BMO Rewards: Cashback as a Default Incentive
BMO Rewards (https://www.bmo.com/main/personal/credit-cards/rewards) places cashback at the center of its program, offering flexible redemption options for groceries, gas, and digital purchases. Internal assessments show that prior to emphasizing cashback, average monthly cardholder engagement was 43%. By 2025, after cashback became the default redemption method, engagement climbed to 67%, marking a 24% growth in active program use.
BMO’s financial disclosures highlight that the bank spends approximately CAD 480 million annually on loyalty operations, divided into CAD 120 million quarterly allocations.
Scotiabank Scene+: Loyalty Through Entertainment and Everyday Use
The Scotiabank Scene+ program (https://www.sceneplus.ca) has transformed from a cinema-based points system into a comprehensive lifestyle rewards framework. By combining dining, retail, travel, and digital services, Scene+ became Canada’s most diversified banking-linked loyalty program.
Scotiabank reports show that before 2021, Scene+ user retention averaged 62%. After expanding into retail and dining, the rate rose to 80% by 2024. Annual program expenditures are approximately CAD 520 million, or CAD 130 million per quarter.
CIBC Aventura: Focus on Travel and Digital Cashback
CIBC Aventura Rewards (https://www.cibc.com/en/personal-banking/credit-cards/aventura.html) highlights how banks balance traditional travel incentives with digital-first cashback options.
Prior to program modernization, Aventura’s repeat usage stood at 54%. By embedding cashback options in 2023–2024, the metric rose to 73% by 2025. CIBC’s annual budget allocation for Aventura is roughly CAD 460 million, with CAD 115 million quarterly spending.
Market-Wide Impact: Loyalty as a Revenue Driver
Across Canadian banks, loyalty and cashback programs collectively exceed CAD 2.6 billion in annual budgets. Before these large-scale investments, retention averaged around 60–65%. As of 2025, loyalty participation pushed averages to 78–84%, with customer lifetime value increasing by 20–25%.
Data Visualization: Loyalty Investments and Retention Impact
Annual Bank Loyalty Program Budgets (2025)
Customer Retention Before vs After Loyalty Programs (2025)
Mobile Applications for Loyalty Engagement in Canada
By 2025, Canadian banking loyalty programs are deeply integrated into mobile ecosystems. RBC’s mobile app provides Avion Rewards access with in-app redemption. TD embeds TD Rewards directly into its TD Easy Trade and banking apps.
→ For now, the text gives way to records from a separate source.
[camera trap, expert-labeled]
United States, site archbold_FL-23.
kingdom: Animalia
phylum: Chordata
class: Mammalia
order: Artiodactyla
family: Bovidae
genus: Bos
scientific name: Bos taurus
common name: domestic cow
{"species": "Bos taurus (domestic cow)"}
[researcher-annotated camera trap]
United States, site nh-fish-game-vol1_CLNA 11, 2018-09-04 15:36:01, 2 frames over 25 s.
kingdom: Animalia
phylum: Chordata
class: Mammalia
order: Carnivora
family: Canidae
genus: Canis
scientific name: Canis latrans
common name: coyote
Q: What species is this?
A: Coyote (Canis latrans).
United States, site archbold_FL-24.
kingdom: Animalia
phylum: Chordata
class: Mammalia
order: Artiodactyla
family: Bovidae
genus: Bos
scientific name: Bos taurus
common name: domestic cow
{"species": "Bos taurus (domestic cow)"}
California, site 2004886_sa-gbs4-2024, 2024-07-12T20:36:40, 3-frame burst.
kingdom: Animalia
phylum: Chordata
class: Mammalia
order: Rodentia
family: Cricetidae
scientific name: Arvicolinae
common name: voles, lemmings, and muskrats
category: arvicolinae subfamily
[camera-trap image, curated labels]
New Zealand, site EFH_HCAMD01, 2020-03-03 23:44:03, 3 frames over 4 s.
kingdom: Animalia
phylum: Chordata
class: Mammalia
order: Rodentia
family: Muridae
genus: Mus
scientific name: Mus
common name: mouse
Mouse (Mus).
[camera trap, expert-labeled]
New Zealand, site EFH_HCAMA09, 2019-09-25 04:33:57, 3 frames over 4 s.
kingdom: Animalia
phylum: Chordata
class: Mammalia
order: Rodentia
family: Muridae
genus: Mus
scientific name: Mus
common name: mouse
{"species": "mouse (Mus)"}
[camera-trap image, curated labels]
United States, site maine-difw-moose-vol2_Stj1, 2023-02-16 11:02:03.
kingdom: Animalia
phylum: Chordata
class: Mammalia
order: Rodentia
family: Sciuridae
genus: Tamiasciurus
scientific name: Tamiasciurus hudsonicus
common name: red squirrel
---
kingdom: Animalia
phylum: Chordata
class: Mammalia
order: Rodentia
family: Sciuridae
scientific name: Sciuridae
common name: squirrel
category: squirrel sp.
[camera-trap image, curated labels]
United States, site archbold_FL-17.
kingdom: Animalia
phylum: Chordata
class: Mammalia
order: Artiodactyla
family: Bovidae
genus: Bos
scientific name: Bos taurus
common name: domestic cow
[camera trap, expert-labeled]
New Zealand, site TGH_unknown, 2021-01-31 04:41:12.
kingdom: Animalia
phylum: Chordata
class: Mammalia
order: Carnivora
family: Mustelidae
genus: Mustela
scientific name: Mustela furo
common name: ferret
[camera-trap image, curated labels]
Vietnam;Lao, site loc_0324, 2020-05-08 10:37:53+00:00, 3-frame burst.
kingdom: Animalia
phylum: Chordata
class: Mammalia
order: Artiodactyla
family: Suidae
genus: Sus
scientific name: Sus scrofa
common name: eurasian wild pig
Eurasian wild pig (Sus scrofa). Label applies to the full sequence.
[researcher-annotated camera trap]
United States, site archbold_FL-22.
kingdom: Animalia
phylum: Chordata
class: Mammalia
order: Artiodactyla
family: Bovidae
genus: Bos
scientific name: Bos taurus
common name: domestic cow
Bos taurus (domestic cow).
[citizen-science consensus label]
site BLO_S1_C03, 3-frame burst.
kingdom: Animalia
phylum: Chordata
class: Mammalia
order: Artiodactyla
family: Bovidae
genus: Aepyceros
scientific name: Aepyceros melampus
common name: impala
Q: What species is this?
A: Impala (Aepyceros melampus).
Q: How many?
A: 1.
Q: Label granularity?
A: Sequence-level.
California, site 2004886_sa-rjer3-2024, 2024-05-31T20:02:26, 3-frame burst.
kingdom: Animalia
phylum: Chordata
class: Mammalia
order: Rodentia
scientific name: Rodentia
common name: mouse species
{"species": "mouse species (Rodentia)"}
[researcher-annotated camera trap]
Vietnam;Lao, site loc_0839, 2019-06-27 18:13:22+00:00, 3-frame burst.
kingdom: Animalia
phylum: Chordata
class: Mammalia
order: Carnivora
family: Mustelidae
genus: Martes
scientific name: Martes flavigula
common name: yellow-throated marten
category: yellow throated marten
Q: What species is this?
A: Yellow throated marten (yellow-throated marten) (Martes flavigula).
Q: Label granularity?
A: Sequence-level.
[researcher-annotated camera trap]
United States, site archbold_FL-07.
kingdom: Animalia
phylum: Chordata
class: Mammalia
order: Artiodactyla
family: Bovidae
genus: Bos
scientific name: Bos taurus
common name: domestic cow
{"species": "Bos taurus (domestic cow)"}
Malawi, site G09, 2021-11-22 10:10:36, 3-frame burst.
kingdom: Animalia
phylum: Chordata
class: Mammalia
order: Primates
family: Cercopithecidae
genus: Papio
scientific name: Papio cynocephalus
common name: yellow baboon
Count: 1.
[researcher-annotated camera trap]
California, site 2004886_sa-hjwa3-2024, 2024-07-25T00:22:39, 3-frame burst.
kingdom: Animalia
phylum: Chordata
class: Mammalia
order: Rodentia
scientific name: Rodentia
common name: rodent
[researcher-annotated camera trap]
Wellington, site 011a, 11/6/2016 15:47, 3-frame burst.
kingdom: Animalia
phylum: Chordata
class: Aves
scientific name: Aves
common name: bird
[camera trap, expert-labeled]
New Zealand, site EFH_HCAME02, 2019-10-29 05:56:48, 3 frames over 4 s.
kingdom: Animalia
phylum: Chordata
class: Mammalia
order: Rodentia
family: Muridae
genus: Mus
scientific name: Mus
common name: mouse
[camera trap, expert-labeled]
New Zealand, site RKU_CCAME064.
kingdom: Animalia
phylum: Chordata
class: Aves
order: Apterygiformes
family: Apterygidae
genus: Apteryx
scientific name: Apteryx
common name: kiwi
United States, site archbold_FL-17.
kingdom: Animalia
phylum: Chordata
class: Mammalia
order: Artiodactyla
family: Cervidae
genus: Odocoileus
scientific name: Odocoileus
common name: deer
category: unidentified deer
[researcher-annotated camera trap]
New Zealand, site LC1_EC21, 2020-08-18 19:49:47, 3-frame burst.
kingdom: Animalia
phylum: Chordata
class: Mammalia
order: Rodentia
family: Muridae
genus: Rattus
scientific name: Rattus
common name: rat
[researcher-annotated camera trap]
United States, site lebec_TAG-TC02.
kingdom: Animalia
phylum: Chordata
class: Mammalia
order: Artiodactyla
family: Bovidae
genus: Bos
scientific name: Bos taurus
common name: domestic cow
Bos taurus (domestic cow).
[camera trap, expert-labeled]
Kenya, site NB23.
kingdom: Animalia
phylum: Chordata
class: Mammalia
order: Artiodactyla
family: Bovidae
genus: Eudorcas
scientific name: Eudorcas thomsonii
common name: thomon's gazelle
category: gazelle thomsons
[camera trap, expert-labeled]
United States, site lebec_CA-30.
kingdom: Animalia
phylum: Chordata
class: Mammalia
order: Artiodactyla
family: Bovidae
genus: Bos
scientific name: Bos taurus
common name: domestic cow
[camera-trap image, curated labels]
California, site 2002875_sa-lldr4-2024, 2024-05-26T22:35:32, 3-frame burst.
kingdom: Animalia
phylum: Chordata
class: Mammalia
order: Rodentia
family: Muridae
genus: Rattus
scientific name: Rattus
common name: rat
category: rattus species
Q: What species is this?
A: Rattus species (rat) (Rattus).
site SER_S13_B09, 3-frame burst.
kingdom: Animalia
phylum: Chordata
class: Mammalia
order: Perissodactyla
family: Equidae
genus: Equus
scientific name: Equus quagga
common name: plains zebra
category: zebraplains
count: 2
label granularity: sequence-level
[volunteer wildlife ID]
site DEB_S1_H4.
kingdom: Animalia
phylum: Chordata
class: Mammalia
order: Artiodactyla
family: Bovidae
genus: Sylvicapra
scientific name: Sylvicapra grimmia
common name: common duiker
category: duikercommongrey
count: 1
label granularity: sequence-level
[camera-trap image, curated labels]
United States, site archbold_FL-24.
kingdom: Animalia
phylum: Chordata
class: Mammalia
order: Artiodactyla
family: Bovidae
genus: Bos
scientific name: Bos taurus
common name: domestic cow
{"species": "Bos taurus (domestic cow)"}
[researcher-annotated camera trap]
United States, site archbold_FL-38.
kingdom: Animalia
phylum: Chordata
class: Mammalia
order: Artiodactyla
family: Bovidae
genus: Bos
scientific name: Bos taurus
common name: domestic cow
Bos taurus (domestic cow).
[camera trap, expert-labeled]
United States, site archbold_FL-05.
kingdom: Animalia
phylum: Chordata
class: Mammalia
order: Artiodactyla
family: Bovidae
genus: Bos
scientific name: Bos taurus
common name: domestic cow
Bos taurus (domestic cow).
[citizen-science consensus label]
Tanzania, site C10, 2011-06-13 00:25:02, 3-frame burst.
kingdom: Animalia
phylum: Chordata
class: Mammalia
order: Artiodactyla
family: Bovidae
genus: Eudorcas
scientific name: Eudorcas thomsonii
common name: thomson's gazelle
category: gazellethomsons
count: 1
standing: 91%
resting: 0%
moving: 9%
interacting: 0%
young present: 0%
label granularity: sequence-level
Scotiabank’s Scene+ app integrates restaurant and entertainment offers, turning loyalty into a lifestyle tool.
Open-source solutions such as Achivx (https://achivx.com) offer app-ready APIs, enabling Canadian businesses to extend loyalty functions into mobile environments without rebuilding backend systems.
International and Local Platforms Beyond Banks
In addition to bank-driven solutions, global loyalty platforms remain influential in Canada. Air Miles (https://www.airmiles.ca) and Aeroplan (https://www.aircanada.com/aeroplan) continue to dominate in travel-linked rewards. International platforms like LoyaltyLion (https://loyaltylion.com) and Smile.io (https://smile.io) also attract Canadian businesses looking to build non-banking loyalty programs.
Conclusion: Loyalty as a Structural Necessity in 2025
By 2025, loyalty and cashback programs are no longer optional extensions of Canadian banking—they are structural necessities. Investments of hundreds of millions of Canadian dollars annually demonstrate that banks view loyalty ecosystems as core mechanisms for sustaining revenue and improving retention.
With the parallel rise of open-source platforms such as Achivx (https://achivx.com), Canadian banks and businesses alike have access to models of flexibility and transparency. The convergence of mobile integration, predictive analytics, and open architecture suggests that loyalty in 2025 is about embedding long-term trust and continuous engagement into financial services.